Appropriation (Parliament 2016-2017) Bill 2016

2016-06-21

MR BARBER (Northern Metropolitan) — I was waiting to hear the government's view on this, but I will dive in anyway and say that the Greens will also be supporting these amendments. I have served on one joint committee, the Public Accounts and Estimates Committee, and also on a number of different upper house committees ad hoc. It has taken my three terms in Parliament to actually establish this system, which mirrors the system of the Senate, and get it up and running.

One of the things that these committees have been doing is scrutinising various bits of government legislation, some of which were hugely impactful and actually quite detailed. We do not know what piece of legislation the government is going to throw up next. Therefore we have to make sure that the committees are well provided for, because the next major move by the government, along the lines of the privatisation of the port, could be coming around the corner. Therefore we need to make sure not that the committees are running out of money but in fact that they are well provided with money.

The other thing that these committees have done since the election is they have in a broad sense scrutinised the activities of government. We did not know that V/Line was going to go belly up earlier this year, but it did, and in my view when it did it required a response from the Legislative Council to act quickly and to thoroughly review what was going on there by calling all the relevant witnesses.

Likewise you do not always know with a particular reference or a particular job of work that the Council votes to give these committees how much the public is going to get involved. There will be some issues on which the public will have minimal involvement. It will mainly be a discussion around technical and expert issues. But there will be other things, such as end-of-life choices or the current bill about better safety for bicycles on the roads, where you can have a huge level of community engagement. For that reason you just cannot have committees limping along on the basic requirements of simply the paid staff. You need the ability to travel around the state; you need the ability to make provision for witnesses and different types of testimony. Sometimes you need to go out and gather evidence, and in the case of the end-of-life choices I think most people here have agreed that it was a worthwhile exercise taking some MPs off to different jurisdictions to scrutinise the issues in detail.

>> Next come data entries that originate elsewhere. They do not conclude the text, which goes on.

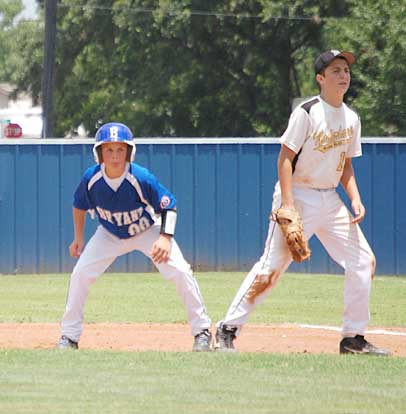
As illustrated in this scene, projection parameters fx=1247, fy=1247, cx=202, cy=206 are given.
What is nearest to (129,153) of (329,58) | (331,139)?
(331,139)

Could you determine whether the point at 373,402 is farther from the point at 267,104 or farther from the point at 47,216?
the point at 267,104

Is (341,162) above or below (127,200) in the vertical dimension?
above

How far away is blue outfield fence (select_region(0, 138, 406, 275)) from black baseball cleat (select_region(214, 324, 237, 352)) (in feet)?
29.9

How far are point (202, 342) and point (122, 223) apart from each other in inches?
41.3

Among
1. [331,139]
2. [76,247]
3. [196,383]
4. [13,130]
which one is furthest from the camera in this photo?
[13,130]

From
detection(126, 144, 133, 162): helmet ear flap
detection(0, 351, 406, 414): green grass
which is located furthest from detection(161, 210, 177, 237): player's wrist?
detection(0, 351, 406, 414): green grass

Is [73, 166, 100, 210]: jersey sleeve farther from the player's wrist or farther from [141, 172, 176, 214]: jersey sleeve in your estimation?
the player's wrist

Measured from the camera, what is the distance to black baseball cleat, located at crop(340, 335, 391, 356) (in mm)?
8953

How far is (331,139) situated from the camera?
8.72 meters

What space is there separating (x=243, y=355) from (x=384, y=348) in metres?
1.79

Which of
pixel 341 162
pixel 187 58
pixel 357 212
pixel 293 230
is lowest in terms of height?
pixel 293 230

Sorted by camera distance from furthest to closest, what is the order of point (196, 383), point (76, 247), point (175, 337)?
point (175, 337) < point (76, 247) < point (196, 383)

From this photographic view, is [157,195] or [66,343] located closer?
[157,195]

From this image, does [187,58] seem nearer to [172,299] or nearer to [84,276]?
[172,299]
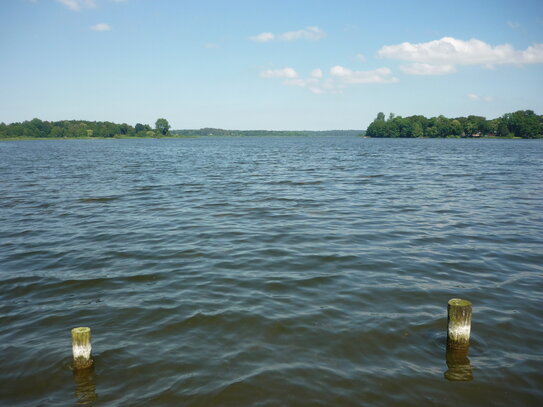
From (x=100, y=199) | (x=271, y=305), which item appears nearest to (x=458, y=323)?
(x=271, y=305)

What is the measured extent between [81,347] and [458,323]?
21.2 feet

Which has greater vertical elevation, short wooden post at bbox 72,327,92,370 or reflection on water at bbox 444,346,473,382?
short wooden post at bbox 72,327,92,370

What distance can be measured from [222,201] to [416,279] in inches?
560

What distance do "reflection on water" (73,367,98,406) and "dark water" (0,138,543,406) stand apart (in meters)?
0.03

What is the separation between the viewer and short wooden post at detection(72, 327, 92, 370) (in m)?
6.48

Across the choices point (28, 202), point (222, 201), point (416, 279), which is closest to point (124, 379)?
point (416, 279)

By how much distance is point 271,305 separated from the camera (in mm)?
9070

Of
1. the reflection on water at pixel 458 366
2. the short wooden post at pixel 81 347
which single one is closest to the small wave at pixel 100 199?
A: the short wooden post at pixel 81 347

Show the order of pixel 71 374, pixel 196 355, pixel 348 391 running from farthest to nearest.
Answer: pixel 196 355, pixel 71 374, pixel 348 391

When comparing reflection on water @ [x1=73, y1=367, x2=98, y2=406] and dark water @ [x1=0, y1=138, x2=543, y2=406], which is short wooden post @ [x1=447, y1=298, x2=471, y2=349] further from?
reflection on water @ [x1=73, y1=367, x2=98, y2=406]

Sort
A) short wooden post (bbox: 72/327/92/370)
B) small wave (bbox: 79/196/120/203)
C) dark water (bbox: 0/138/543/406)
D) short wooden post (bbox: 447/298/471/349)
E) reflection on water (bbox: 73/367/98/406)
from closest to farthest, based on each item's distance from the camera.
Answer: reflection on water (bbox: 73/367/98/406)
dark water (bbox: 0/138/543/406)
short wooden post (bbox: 72/327/92/370)
short wooden post (bbox: 447/298/471/349)
small wave (bbox: 79/196/120/203)

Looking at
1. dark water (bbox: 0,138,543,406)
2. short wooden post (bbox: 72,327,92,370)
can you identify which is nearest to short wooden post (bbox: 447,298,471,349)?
dark water (bbox: 0,138,543,406)

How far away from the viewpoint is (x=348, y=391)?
6.21 metres

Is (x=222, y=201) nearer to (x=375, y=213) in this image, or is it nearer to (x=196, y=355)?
(x=375, y=213)
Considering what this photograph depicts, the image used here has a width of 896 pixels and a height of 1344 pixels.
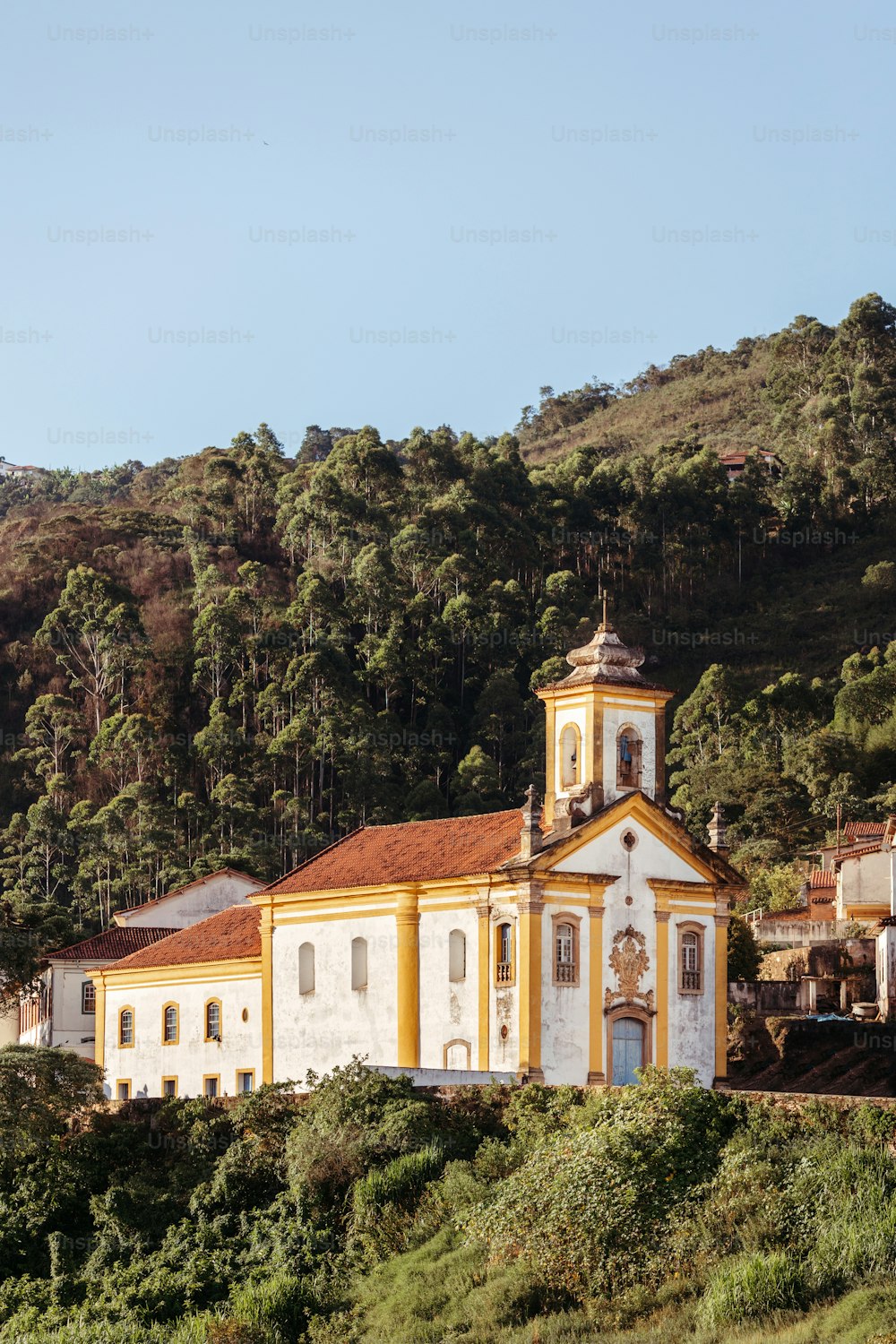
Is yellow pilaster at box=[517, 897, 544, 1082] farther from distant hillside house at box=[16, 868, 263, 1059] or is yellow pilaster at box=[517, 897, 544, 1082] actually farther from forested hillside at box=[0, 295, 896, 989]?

Having sat on one of the joint committees I can tell you their budgets are very well provided. In fact just the travel budgets of some of those committees are more than some of our upper house staff would dream of having at their disposal. I think the upper house committees are doing good work.

The other issue I would raise is that, as was noted, the government is not actually putting its bill through committee of the whole in the lower house. Sometimes those bills are coming to this house with problems. Some of the work of those committees is actually fixing the government's own legislation or negotiating out the kind of issues that the government should have already dealt with through its own external processes, which it has almost unlimited resources to do. It can refer things to the Victorian Law Reform Commission. It can conduct its own public consultations. We have got an inquiry underway into Uber and ridesharing, and yet the government's processes on that issue so far have been almost completely secret. We would not have to do that if the government had actually done its own public process. As long as the government continues to act in that vein these committees are going to need the resources to do things that in my view really should be done by the government before it brings the bills here.

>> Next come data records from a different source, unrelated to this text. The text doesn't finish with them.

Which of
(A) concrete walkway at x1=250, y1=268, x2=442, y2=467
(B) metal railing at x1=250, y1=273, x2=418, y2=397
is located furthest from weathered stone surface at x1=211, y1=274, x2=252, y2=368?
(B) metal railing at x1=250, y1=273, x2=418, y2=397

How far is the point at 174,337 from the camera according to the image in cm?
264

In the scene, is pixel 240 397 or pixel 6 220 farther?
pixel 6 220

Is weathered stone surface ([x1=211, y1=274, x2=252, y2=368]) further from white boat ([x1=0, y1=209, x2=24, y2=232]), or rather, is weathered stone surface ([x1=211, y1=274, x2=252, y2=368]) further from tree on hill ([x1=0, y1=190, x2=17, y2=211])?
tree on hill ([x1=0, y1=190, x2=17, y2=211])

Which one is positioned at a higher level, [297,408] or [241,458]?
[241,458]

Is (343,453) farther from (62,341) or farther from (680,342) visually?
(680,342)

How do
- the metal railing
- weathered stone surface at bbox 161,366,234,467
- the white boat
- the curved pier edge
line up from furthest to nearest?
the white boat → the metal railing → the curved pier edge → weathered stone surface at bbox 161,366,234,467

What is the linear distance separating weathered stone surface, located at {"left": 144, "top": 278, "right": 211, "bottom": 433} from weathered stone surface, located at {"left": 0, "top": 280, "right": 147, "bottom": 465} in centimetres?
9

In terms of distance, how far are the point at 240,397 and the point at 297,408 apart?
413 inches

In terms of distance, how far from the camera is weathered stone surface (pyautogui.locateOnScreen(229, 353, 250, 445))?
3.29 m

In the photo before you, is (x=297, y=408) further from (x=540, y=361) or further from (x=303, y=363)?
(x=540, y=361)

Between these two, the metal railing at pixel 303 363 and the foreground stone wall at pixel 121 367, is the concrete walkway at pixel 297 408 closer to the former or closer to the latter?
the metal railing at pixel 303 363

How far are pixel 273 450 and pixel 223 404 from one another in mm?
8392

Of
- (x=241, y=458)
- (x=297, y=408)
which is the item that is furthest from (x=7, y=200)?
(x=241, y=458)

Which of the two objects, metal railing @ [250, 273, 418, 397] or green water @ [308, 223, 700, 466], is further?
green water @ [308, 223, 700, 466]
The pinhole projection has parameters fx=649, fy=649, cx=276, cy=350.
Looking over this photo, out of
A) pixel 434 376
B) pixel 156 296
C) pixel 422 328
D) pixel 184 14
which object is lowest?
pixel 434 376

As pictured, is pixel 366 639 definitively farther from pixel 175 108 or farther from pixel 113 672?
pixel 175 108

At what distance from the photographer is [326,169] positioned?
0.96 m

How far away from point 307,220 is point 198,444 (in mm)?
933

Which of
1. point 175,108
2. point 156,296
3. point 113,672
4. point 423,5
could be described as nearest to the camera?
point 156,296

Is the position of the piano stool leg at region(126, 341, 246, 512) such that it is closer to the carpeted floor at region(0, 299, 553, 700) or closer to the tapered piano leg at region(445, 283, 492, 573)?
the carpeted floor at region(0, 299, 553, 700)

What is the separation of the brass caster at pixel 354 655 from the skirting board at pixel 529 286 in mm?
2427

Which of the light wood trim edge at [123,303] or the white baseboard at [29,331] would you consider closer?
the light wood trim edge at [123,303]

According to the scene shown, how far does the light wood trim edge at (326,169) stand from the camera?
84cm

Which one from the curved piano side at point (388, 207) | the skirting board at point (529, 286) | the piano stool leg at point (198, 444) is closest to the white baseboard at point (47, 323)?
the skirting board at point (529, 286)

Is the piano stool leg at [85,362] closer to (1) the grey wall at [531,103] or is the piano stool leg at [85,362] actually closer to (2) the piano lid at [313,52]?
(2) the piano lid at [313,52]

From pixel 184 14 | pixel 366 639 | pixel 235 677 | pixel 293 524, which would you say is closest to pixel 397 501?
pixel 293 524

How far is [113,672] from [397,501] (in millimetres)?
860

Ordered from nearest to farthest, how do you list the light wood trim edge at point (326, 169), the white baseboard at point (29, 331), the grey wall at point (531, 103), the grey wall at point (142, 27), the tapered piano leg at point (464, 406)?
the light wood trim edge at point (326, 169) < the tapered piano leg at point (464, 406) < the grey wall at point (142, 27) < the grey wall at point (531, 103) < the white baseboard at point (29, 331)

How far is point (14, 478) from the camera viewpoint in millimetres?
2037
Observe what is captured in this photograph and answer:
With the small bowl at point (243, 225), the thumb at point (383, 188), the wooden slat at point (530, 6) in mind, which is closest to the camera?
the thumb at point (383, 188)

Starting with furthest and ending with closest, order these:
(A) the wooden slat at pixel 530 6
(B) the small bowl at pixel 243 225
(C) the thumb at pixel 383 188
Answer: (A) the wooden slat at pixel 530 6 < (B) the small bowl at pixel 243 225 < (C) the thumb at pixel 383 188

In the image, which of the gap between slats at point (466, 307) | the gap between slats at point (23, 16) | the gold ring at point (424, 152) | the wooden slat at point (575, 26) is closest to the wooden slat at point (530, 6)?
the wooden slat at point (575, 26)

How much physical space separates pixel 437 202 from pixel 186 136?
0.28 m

So for all those reasons it is important to have a proper allocation of funds made available up-front. The upper house needs to be free to refer matters whenever it needs to to those committees rather than first having to check whether that is all right with the government and ask 'Do we have enough money to do so?'. For that reason Mr Rich-Phillips's quite proportionate amendment, simply topping up a similar amount to that which we know has been used in the current financial year, is an appropriate move. I hope that the Legislative Assembly, when it receives this suggested amendment, sees it the same way we do.